Foi quando existia o "Camisa 10".
» Azenha e o lugar-comum
[…] muito esse texto do Luiz Carlos Azenha. Foi originalmente publicado aqui. Reproduzo-o no caldeirão, devidamente autorizada (o/) pelo autor. Mas vou voltar à questão […]
Manedentista
Pode até não ganhar, mas algumas são bonitas pra danar! No Rio de Janeiro, existe uma tricolor (tricolor, não é de 3 cores como outras por aí) nas cores branca, grená e verde, que dá gosto de ver! Vai ser bonita assim, sô!
Hans Bintje
Azenha:
Camisa ganha jogo, sim. Acho impossível discordar de Assis Valente e sua "Camisa Listrada":
Vestiu uma camisa listrada e saiu por aí
Em vez de tomar chá com torrada ele bebeu parati
Levava um canivete no cinto e um pandeiro na mão
E sorria quando o povo dizia: sossega leão, sossega leão
Tirou o anel de doutor para não dar o que falar
E saiu dizendo eu quero mamar
Mamãe eu quero mamar, mamãe eu quero mamar
Levava um canivete no cinto e um pandeiro na mão
E sorria quando o povo dizia: sossega leão, sossega leão
Levou meu saco de água quente pra fazer chupeta
Rompeu minha cortina de veludo pra fazer uma saia
Abriu o guarda-roupa e arrancou minha combinação
E até do cabo de vassoura ele fez um estandarte
Para seu cordão
Agora a batucada já vai começando não deixo e não consinto
O meu querido debochar de mim
Porque ele pega as minhas coisas vai dar o que falar
Se fantasia de Antonieta e vai dançar no Bola Preta
Até o sol raiar
Carlos F.
Azenha,
Na Copa do Mundo camisa ganha jogo sim senhor. Brasil, Itália e Alemanha somam 12 títulos. O dobro da soma de todos os títulos das demais seleções que também venceram.
Polengo
Camisa não ganha jogo, e logo logo, quantas cusparadas o meliante deu em campo não ganhará mais audiência.
Giovani Montagner
exato, está copa derrubou mitos. é notória a mudança do, digamos, "eixo futebolistico", a dominação das seleções européias decresceu fortemente e vemos a consolidação da coletividade sobre a individualidade.

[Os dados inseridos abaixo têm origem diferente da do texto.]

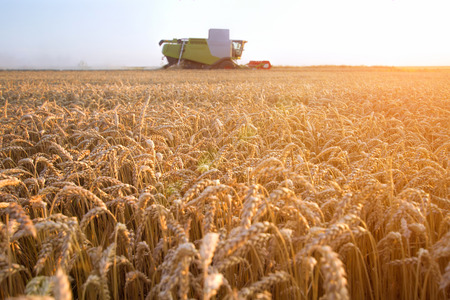 Foto für Combine harvester moving on the field of wheat with beautiful sunset in the background - Lizenzfreies Bild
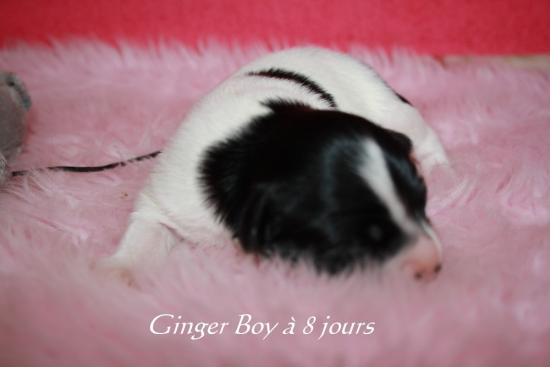 Ginger Boy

critico a padronização do estilo de jogo, não existe mais mais a maneira de jogar daquela ou dessa seleção, a exceção do méxio e da holanda, como também a falta de criatividade e técnica das equipes, possivelmente seja reflexo da ascensão do futebol de resultados e da padronização dos jogadores para o mercado europeu, como já disseste em postagem anterior.
Gilberto Rozzoline
Minha conclusão: a TV tirou o encanto do rádio…
Dunga acaba de tirar o encanto da TV…
Não teremos mais reportagens dentro do ônibus da seleção, nem nos quartos dos jogadores.

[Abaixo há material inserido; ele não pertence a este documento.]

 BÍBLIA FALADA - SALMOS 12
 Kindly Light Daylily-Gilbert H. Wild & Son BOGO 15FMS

Acabou o mundo encantado da Globo.
Jairo_Beraldo
Acabou nada. O Império vai Contra Atacar….espere só para ver!
Cáustico;)
E pq tu em vez de assistir o jogo na TV nao ouve no rádio? rsrsrs
Dil
Itália volta pra casa. Algum problema, Calazans?
2010: No melhor jogo da Copa do Mundo, Eslováquia vence de 3×2 e manda a Itália de volta pra casa!

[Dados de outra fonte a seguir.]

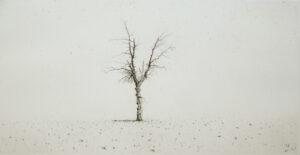 Lars Nyberg - Olive Tree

É senhores doutores analistas da bola, não tem jeito, definitivamente vocês terão que sair da acomodação e rever seus conceitos sobre esse esporte que, diga-se de passagem, já estão atrasados em pelo menos 30 anos,…Pra alguns acho que é tarde demais.
Mc_SimplesAssim
Camisa pode não ganhar jogo, mas impõe respeito.
Ou será que o Japão ou EUA ganharia uma final do Brasil?
Acho difícil.
Apesar que hoje em dia o futebol anda homogeneamente ruim.
Joao
não ganham porque não tem futibol para tanto, apenas isso. Pelo Brasil que joga não são as "amarelinhas" mas sim Kaka, Robinho e os demais. Pega onze caras no meio da rua, veste as "amarelinhas" bota em campo e ve quem joga se os caras ou as "amarelinhas.